3 We recognize that compelling policy considerations can be stated both in support of and in opposition to the adoption of section 316 in this State. However, under the facts presented in the record before us we do not believe that it is necessary for us to consider the adoption of section 316. It is clear that plaintiff here would not be entitled to recovery even if we were to impose upon Edward Rybicki the duty required by section 316. It is readily apparent from a review of plaintiff's deposition that he was personally aware of, or had reason to be aware of, Daniel Rybicki's "violent tendencies." In his deposition plaintiff, who was 12 years old at the time of the incident, admitted that he was aware of the fact that Daniel Rybicki and Mike Walrath were arguing over the fact that Daniel had thrown an object at Mike a few days earlier. He further admitted that a few weeks earlier Daniel "threw a mud ball at my head on top of my head [sic] and I threw him into these bushes." Moreover, he also admitted that he was aware of the fact that Daniel threw a ball at his brother, Robert Wintercorn, about two weeks prior to July 18, 1973. Plaintiff was therefore aware, at the time of the incident, that on three separate occasions within approximately a two-week period, Daniel Rybicki had resorted to throwing objects at three different persons. He was therefore aware of, or had reason to be aware of, the very tendencies which Edward Rybicki should allegedly have disclosed.
4 It is clear that the purpose of a warning is to apprise a person of the existence of a danger of which he is not aware and that there is no duty to give warning against obvious or known risks. (Chisolm v. Stephens (1977), 47 Ill. App.3d 999, 365 N.E.2d 80; Bakovich v. Peoples Gas Light & Coke Co. (1963), 45 Ill. App.2d 182, 195 N.E.2d 260.) Since plaintiff was, or had reason to be, aware of the danger here, it cannot be said that Edward Rybicki had a duty to warn plaintiff of that same danger. Daniel Rybicki's "violent tendencies" were no secret to plaintiff.

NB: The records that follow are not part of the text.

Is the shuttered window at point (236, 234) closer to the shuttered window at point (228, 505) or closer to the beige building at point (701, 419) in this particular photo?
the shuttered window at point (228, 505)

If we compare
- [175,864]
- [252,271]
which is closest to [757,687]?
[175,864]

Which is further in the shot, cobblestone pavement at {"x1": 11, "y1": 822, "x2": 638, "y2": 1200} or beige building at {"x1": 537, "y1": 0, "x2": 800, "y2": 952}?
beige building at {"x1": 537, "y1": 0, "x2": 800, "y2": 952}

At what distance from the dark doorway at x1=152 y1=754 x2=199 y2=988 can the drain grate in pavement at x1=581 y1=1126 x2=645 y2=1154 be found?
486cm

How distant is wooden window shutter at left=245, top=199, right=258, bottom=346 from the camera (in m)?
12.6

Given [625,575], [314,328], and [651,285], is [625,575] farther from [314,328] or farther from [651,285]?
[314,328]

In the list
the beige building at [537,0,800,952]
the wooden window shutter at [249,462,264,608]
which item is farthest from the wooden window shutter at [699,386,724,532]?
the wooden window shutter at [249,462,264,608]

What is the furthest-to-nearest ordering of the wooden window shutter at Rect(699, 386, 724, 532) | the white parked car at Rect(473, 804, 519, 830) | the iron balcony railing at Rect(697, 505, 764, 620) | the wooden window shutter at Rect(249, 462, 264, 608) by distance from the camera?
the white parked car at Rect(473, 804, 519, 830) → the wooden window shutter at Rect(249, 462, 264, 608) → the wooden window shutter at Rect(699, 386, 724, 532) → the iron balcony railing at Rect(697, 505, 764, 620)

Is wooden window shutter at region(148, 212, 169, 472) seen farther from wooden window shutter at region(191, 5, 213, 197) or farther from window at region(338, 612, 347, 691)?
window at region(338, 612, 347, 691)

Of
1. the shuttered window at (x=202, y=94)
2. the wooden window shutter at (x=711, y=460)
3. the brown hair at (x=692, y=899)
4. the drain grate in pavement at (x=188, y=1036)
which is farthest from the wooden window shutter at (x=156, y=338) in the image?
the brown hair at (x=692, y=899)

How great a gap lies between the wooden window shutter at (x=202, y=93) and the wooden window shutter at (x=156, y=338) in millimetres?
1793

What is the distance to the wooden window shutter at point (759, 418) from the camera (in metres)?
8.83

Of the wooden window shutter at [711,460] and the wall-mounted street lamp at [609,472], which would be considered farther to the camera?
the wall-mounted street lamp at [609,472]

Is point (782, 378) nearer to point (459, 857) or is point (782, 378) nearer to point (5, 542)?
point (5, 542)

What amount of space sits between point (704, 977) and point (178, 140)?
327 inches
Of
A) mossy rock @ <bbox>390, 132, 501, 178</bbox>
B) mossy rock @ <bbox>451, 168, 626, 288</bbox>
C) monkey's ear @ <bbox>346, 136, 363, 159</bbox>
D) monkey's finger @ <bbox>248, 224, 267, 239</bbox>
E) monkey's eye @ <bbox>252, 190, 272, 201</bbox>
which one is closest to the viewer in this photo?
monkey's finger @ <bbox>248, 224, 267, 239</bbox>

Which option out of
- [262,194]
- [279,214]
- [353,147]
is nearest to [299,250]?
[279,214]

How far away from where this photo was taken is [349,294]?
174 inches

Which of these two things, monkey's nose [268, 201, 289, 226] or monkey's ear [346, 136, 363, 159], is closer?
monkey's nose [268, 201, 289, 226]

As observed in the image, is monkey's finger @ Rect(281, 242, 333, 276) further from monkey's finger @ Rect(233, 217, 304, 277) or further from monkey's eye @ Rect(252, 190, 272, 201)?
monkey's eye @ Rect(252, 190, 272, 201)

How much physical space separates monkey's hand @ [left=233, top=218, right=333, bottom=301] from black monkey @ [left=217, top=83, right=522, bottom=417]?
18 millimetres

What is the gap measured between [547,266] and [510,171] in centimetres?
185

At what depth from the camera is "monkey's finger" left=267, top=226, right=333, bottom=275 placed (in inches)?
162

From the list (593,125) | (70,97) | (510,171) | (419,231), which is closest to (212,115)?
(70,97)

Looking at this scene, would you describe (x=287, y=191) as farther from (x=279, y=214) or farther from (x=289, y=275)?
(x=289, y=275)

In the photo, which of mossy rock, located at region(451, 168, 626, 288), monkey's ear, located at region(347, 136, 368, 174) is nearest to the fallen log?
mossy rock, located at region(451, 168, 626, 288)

Additionally, we note that, as in Cooper v. Meyer (1977), 50 Ill. App.3d 69, 365 N.E.2d 201, plaintiff here failed to plead that the parent had any opportunity to warn or alert him of the alleged danger prior to the incident.
Accordingly, we believe the trial court correctly held that no genuine issue of material fact remained to be decided on the question of Edward Rybicki's liability for failure to give warning of his son's "violent tendencies."
For the foregoing reasons the judgment of the circuit court granting summary judgment in favor of Edward Rybicki is affirmed.
SULLIVAN, P.J., and MEJDA, J., concur.